━━ Quoted text
This repository contains a collection of snaps created by the Devices Field team. They are not generally recommended for production but instead act as proof-of-concept examples for accomplishing particular tasks.

Each subdirectory is a different example, each with their own accompanying READMEs which explain what they do, how they function, build instructions, and potential limitations or ways to extend behavior.

Snaps

automount-actions

automount-actions is an example snap for acknowledging snaps and their assertions on a device. The snaps and assertions are provided by a block device (e.g. a USB stick). This device is automatically mounted and checked for the correct files, and those files are then processed using the snapd REST API.

basic-server

basic-server provides a simple configurable server example that utilizes many of the features available for snaps. By default, it echos "Hello, world!" to port 9999 on localhost.

daemon-control

daemon-control is a demonstration of how to orchestrate daemon startup between snaps. the controlled-daemon can be any snap which provides daemons, and the controller-daemon shows how one snap could control those daemons.

This example should be considered a solution until cross-snap daemon startup ordering is supported by snapd.

one-codebase-many-snaps

one-codebase-many-snaps shows how one could have a single repository build multiple different snaps. The project uses a Makefile for demonstration purposes but this could be extended to any build system or even scripting.
━━━━
━━ Records shown
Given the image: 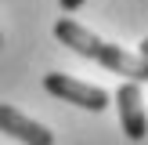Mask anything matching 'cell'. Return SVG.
I'll list each match as a JSON object with an SVG mask.
<instances>
[{"label": "cell", "instance_id": "cell-1", "mask_svg": "<svg viewBox=\"0 0 148 145\" xmlns=\"http://www.w3.org/2000/svg\"><path fill=\"white\" fill-rule=\"evenodd\" d=\"M54 36L69 51L90 58V62H101L108 72H116V76H127L130 84H148V62L141 55H130L119 44H108V40H101V36H94L90 29L79 26L76 18H58L54 22Z\"/></svg>", "mask_w": 148, "mask_h": 145}, {"label": "cell", "instance_id": "cell-2", "mask_svg": "<svg viewBox=\"0 0 148 145\" xmlns=\"http://www.w3.org/2000/svg\"><path fill=\"white\" fill-rule=\"evenodd\" d=\"M43 91L54 94V98H62V102H72V105H79V109H90V113H101V109L112 105L108 91H101V87H94V84H83V80H76V76H65V72H47V76H43Z\"/></svg>", "mask_w": 148, "mask_h": 145}, {"label": "cell", "instance_id": "cell-3", "mask_svg": "<svg viewBox=\"0 0 148 145\" xmlns=\"http://www.w3.org/2000/svg\"><path fill=\"white\" fill-rule=\"evenodd\" d=\"M116 109H119V127L130 142H145L148 138V113H145V98H141V84H119V91L112 94Z\"/></svg>", "mask_w": 148, "mask_h": 145}, {"label": "cell", "instance_id": "cell-4", "mask_svg": "<svg viewBox=\"0 0 148 145\" xmlns=\"http://www.w3.org/2000/svg\"><path fill=\"white\" fill-rule=\"evenodd\" d=\"M0 130L11 134V138H18L22 145H54V130H47L36 120H29V116L18 113L14 105H0Z\"/></svg>", "mask_w": 148, "mask_h": 145}, {"label": "cell", "instance_id": "cell-5", "mask_svg": "<svg viewBox=\"0 0 148 145\" xmlns=\"http://www.w3.org/2000/svg\"><path fill=\"white\" fill-rule=\"evenodd\" d=\"M58 4H62V11H65V14H72V11H79L87 0H58Z\"/></svg>", "mask_w": 148, "mask_h": 145}, {"label": "cell", "instance_id": "cell-6", "mask_svg": "<svg viewBox=\"0 0 148 145\" xmlns=\"http://www.w3.org/2000/svg\"><path fill=\"white\" fill-rule=\"evenodd\" d=\"M137 55H141V58H145V62H148V36H145V40H141V47H137Z\"/></svg>", "mask_w": 148, "mask_h": 145}, {"label": "cell", "instance_id": "cell-7", "mask_svg": "<svg viewBox=\"0 0 148 145\" xmlns=\"http://www.w3.org/2000/svg\"><path fill=\"white\" fill-rule=\"evenodd\" d=\"M0 44H4V33H0Z\"/></svg>", "mask_w": 148, "mask_h": 145}]
</instances>
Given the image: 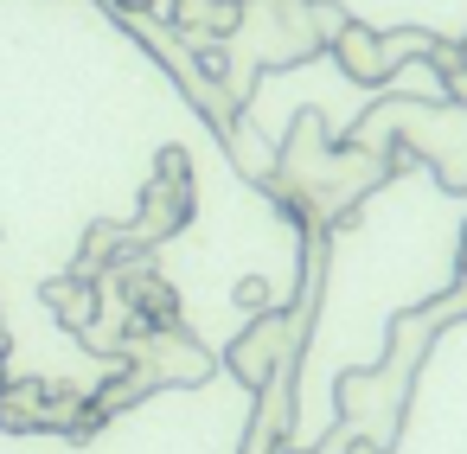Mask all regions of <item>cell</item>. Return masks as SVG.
<instances>
[{
	"instance_id": "ba28073f",
	"label": "cell",
	"mask_w": 467,
	"mask_h": 454,
	"mask_svg": "<svg viewBox=\"0 0 467 454\" xmlns=\"http://www.w3.org/2000/svg\"><path fill=\"white\" fill-rule=\"evenodd\" d=\"M231 301H237V307H244V314L256 320V314H269V307H275V288H269L263 275H244V282L231 288Z\"/></svg>"
},
{
	"instance_id": "8fae6325",
	"label": "cell",
	"mask_w": 467,
	"mask_h": 454,
	"mask_svg": "<svg viewBox=\"0 0 467 454\" xmlns=\"http://www.w3.org/2000/svg\"><path fill=\"white\" fill-rule=\"evenodd\" d=\"M461 275H467V237H461Z\"/></svg>"
},
{
	"instance_id": "6da1fadb",
	"label": "cell",
	"mask_w": 467,
	"mask_h": 454,
	"mask_svg": "<svg viewBox=\"0 0 467 454\" xmlns=\"http://www.w3.org/2000/svg\"><path fill=\"white\" fill-rule=\"evenodd\" d=\"M410 58H429V65H454V52L429 33H371V26H346L333 39V65L352 77V84H384L390 71H403Z\"/></svg>"
},
{
	"instance_id": "7c38bea8",
	"label": "cell",
	"mask_w": 467,
	"mask_h": 454,
	"mask_svg": "<svg viewBox=\"0 0 467 454\" xmlns=\"http://www.w3.org/2000/svg\"><path fill=\"white\" fill-rule=\"evenodd\" d=\"M288 454H320V448H288Z\"/></svg>"
},
{
	"instance_id": "277c9868",
	"label": "cell",
	"mask_w": 467,
	"mask_h": 454,
	"mask_svg": "<svg viewBox=\"0 0 467 454\" xmlns=\"http://www.w3.org/2000/svg\"><path fill=\"white\" fill-rule=\"evenodd\" d=\"M186 218H192V180H167V173H154L148 192H141V212H135L129 237H135L141 250H154V243L180 237Z\"/></svg>"
},
{
	"instance_id": "8992f818",
	"label": "cell",
	"mask_w": 467,
	"mask_h": 454,
	"mask_svg": "<svg viewBox=\"0 0 467 454\" xmlns=\"http://www.w3.org/2000/svg\"><path fill=\"white\" fill-rule=\"evenodd\" d=\"M167 26H173V39L231 46L244 26V0H167Z\"/></svg>"
},
{
	"instance_id": "3957f363",
	"label": "cell",
	"mask_w": 467,
	"mask_h": 454,
	"mask_svg": "<svg viewBox=\"0 0 467 454\" xmlns=\"http://www.w3.org/2000/svg\"><path fill=\"white\" fill-rule=\"evenodd\" d=\"M129 358H141V365L154 371V384H180V390H192V384H205V377L218 371V352L199 346L186 326H161V333H148Z\"/></svg>"
},
{
	"instance_id": "52a82bcc",
	"label": "cell",
	"mask_w": 467,
	"mask_h": 454,
	"mask_svg": "<svg viewBox=\"0 0 467 454\" xmlns=\"http://www.w3.org/2000/svg\"><path fill=\"white\" fill-rule=\"evenodd\" d=\"M46 377H7L0 384V428L7 435H39L46 428Z\"/></svg>"
},
{
	"instance_id": "9c48e42d",
	"label": "cell",
	"mask_w": 467,
	"mask_h": 454,
	"mask_svg": "<svg viewBox=\"0 0 467 454\" xmlns=\"http://www.w3.org/2000/svg\"><path fill=\"white\" fill-rule=\"evenodd\" d=\"M103 7H109V14H122V20H141L154 0H103Z\"/></svg>"
},
{
	"instance_id": "30bf717a",
	"label": "cell",
	"mask_w": 467,
	"mask_h": 454,
	"mask_svg": "<svg viewBox=\"0 0 467 454\" xmlns=\"http://www.w3.org/2000/svg\"><path fill=\"white\" fill-rule=\"evenodd\" d=\"M7 346H14V339H7V326H0V358H7Z\"/></svg>"
},
{
	"instance_id": "7a4b0ae2",
	"label": "cell",
	"mask_w": 467,
	"mask_h": 454,
	"mask_svg": "<svg viewBox=\"0 0 467 454\" xmlns=\"http://www.w3.org/2000/svg\"><path fill=\"white\" fill-rule=\"evenodd\" d=\"M295 333H301V314H256L231 346H224V371L244 384V390H269L282 371H288V352H295Z\"/></svg>"
},
{
	"instance_id": "5b68a950",
	"label": "cell",
	"mask_w": 467,
	"mask_h": 454,
	"mask_svg": "<svg viewBox=\"0 0 467 454\" xmlns=\"http://www.w3.org/2000/svg\"><path fill=\"white\" fill-rule=\"evenodd\" d=\"M39 301L52 307V320H58L65 333H90V326L109 314V294H103V282H97V275H84V269H71V275H52V282L39 288Z\"/></svg>"
}]
</instances>
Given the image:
━━━━
■ What to produce: In the snaps repository text, what does basic-server do by default? These rows have no connection to the snaps repository text.

■ Reply: It echoes "Hello, world!" to port 9999 on localhost.